In the present study, both approaches were combined to uncover evidence for shifts of spatial attention elicited during covert unimanual response preparation. To uncover spatially selective modulations of sensory processing induced by the covert preparing one hand versus the other for an anticipated overt response, brief task-irrelevant tactile probe stimuli were delivered to the left or right index finger on 80% of all trials. These stimuli were delivered either 520 ms or 920 ms after cue onset (580 ms or 180 ms prior to the presentation of the imperative Go/Nogo signal), and with equal probability to the cued or uncued hand. Participants were instructed to completely ignore these stimuli. Previous studies have found that short-latency somatosensory ERP components are attenuated in response to tactile stimuli delivered to the hand involved in an action when these stimuli were delivered during (Rossini et al., 1999) or prior to (Starr & Cohen, 1985; Shimazu et al., 1999) hand movements, or even during the mental simulation of such movements (Rossini et al., 1996), suggesting that somatosensory processing is suppressed immediately before and during motor activity. Importantly, the premotor theory of attention makes exactly the opposite prediction for somatosensory ERPs elicited during covert response preparation.

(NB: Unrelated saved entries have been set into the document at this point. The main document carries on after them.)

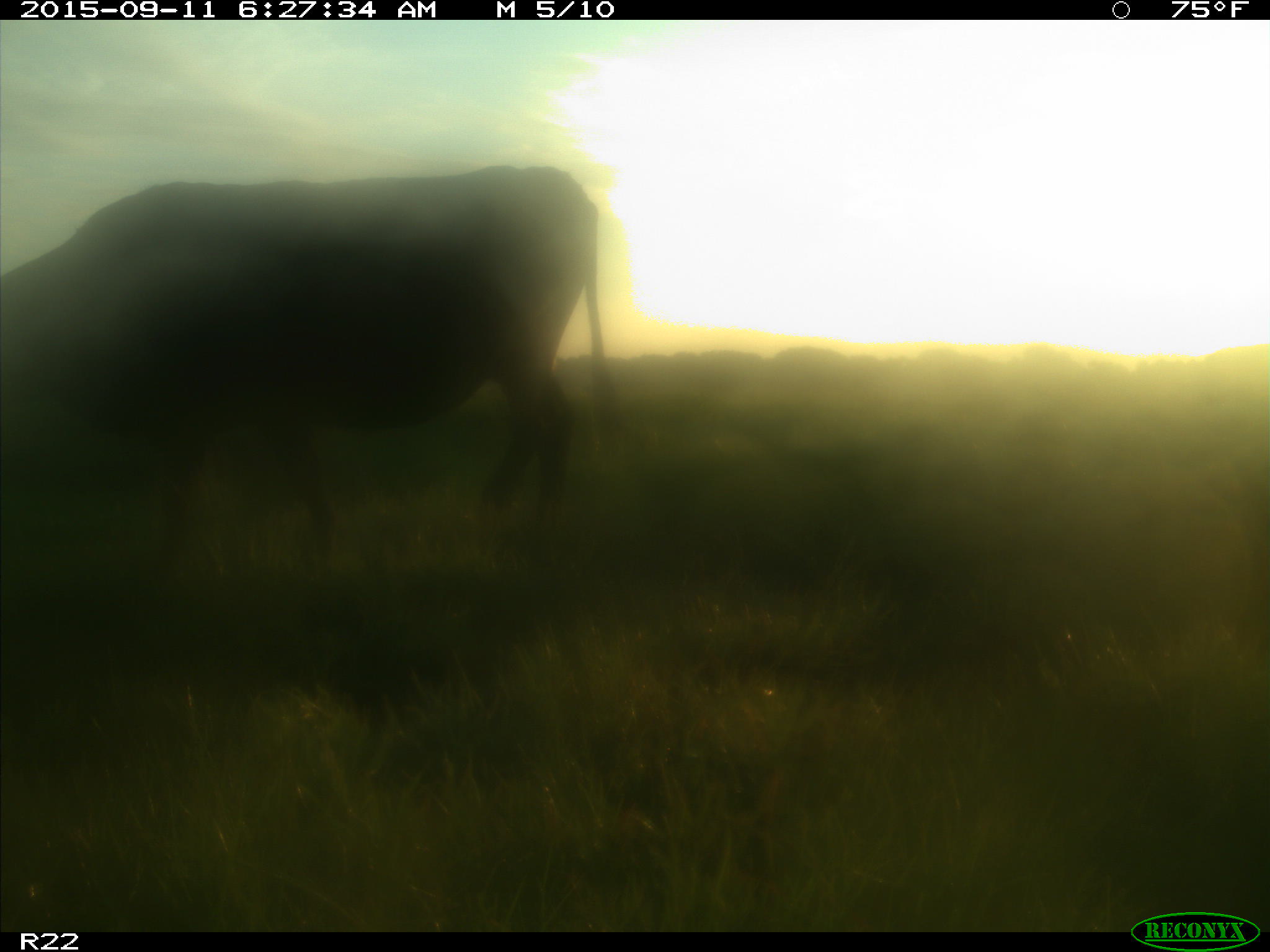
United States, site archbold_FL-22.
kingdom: Animalia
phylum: Chordata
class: Mammalia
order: Artiodactyla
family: Bovidae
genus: Bos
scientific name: Bos taurus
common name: domestic cow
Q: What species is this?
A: Bos taurus (domestic cow).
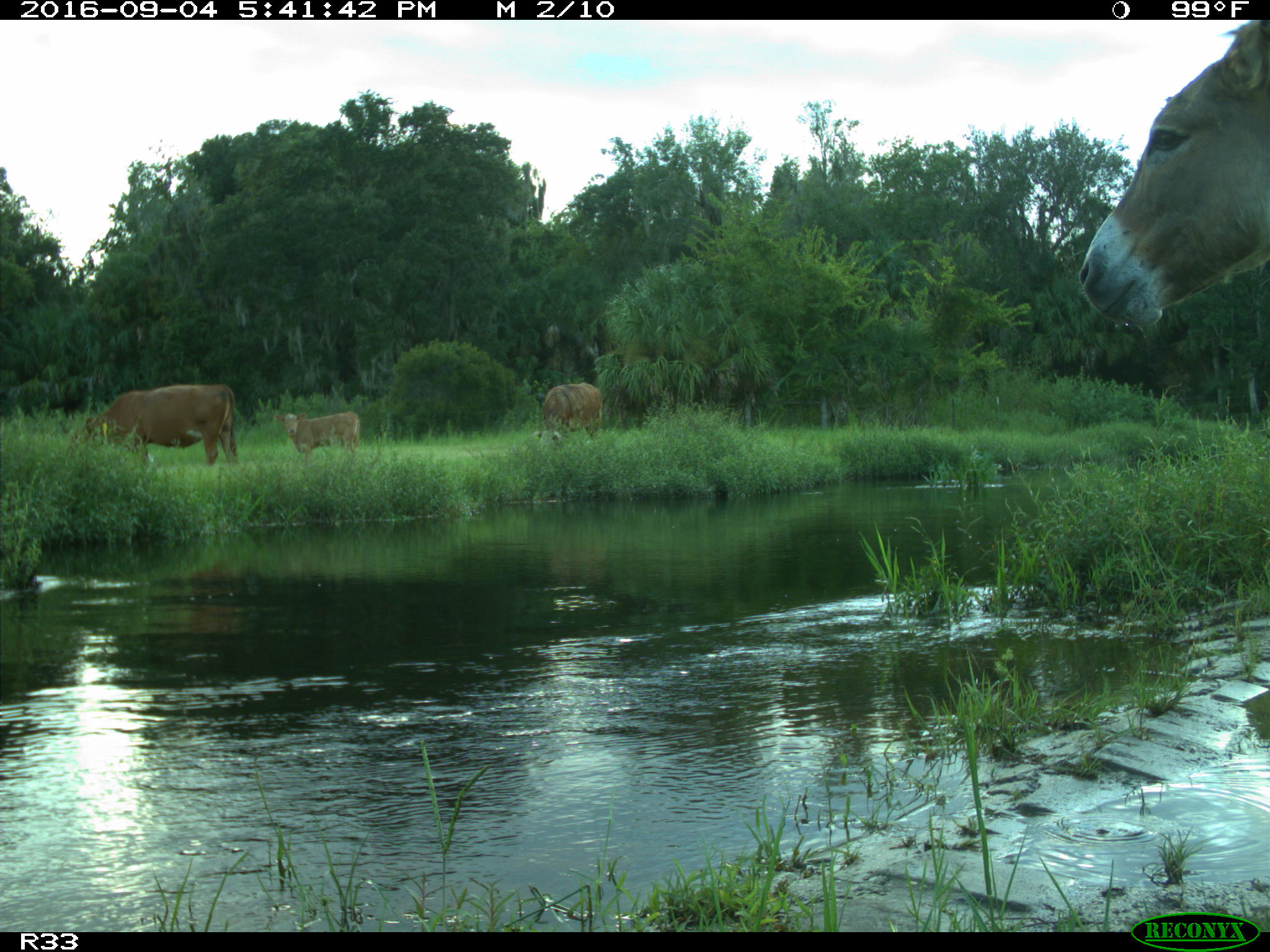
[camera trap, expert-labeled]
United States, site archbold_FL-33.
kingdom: Animalia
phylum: Chordata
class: Mammalia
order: Artiodactyla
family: Bovidae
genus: Bos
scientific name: Bos taurus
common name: domestic cow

If shifts of attention towards the side of a task-relevant effector are elicited in the course of programming a unimanual response, ERP components in response to tactile probes delivered to the finger involved in the anticipated response should be enhanced relative to ERP components elicited by probes delivered to the opposite hand. Moreover, these modulations should be similar to the effects observed in previous studies where tactile-spatial attention was explicitly manipulated without concurrent unimanual response preparation (c.f., Michie et al., 1987; Eimer & Forster, 2003a, 2003b). Tactile probes were presented either early or late during the preparation interval to investigate whether any attentional modulations might become more prominent as response preparation gradually builds up.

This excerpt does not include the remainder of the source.